2.3 DNA extraction and genotyping
Peripheral blood samples (5 ml) were collected in tubes with EDTA. DNA extraction was performed using a DNA isolation kit (DNA-sorb B; Next-Bio, St. Petersburg, Russian Federation). For the genotyping of rs948854 polymorphism, a previously described procedure was applied (
). The primers were designed based on the GenBank genomic sequence (accession number NT_167190.1). The rs948854 polymorphism is located in the promoter region of the GAL gene and is a single nucleotide substitution (A/G) with minor allele frequency of 0.32 (https://www.ncbi.nlm.nih.gov/snp/rs948854).

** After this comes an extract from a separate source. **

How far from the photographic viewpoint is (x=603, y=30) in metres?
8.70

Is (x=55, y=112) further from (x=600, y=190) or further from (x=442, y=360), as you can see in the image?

2.4 Estimation of the serum markers of neuroinflammation and axon degeneration
The serum levels of tumor necrosis factor α (TNF-α) and phosphorylated neurofilament H (pNF-H), which both are associated with the activity of the pathological process in MS (
), were measured by enzyme-linked immunosorbent assay (ELISA). Blood samples were taken at the time of clinical remission.
2.5 Statistical analysis
In case when MSSS was analyzed as a continuous variable, one-way ANOVA (for genotype, group or therapy effect) or two-way ANOVA (for genotype/sex and genotype/therapy effects) was used for statistical analysis. For multiple pairwise comparisons between groups of patients, LSD post-hoc analysis was applied. In order to compare the proportions when a dichotomously divided MSSS scores needed to be processed, two-tail χ2-test (with the Yates correction for groups with n < 10) and Fisher's exact probability test (for the groups with n < 5) were used. p < 0.05 was considered statistically significant.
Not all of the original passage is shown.